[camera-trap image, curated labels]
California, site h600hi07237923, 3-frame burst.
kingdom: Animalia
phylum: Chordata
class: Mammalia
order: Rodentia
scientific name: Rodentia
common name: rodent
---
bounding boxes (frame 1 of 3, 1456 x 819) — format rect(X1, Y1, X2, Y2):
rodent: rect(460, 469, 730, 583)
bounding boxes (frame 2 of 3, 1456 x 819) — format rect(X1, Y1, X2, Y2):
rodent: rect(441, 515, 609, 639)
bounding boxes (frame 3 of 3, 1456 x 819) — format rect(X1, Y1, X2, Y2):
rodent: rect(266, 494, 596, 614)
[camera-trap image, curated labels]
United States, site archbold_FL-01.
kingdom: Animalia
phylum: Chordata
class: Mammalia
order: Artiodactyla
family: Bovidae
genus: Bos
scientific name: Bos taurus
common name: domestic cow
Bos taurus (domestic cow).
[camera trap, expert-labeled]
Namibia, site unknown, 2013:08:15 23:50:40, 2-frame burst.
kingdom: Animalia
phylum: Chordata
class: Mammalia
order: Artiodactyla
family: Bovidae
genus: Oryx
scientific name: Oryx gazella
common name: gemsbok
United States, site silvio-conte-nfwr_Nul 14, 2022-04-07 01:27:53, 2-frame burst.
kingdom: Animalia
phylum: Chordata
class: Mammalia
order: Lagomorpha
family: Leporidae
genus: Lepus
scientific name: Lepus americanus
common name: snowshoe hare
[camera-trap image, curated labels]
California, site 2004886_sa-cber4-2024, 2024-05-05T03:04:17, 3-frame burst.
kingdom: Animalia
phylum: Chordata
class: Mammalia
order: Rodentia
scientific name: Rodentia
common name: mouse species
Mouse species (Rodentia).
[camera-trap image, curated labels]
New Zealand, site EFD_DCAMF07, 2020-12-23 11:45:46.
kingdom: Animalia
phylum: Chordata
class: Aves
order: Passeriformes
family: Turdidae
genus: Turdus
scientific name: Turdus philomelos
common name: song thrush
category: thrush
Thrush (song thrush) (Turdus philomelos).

========================================================================

WORK REQUEST: Write out only those lines of the entries that lie between the line containing "class: Aves" and the last line, inclusive, reproducing them exactly.

SOLUTION FOR THIS PROBLEM:
class: Aves
order: Passeriformes
family: Turdidae
genus: Turdus
scientific name: Turdus philomelos
common name: song thrush
category: thrush
Thrush (song thrush) (Turdus philomelos).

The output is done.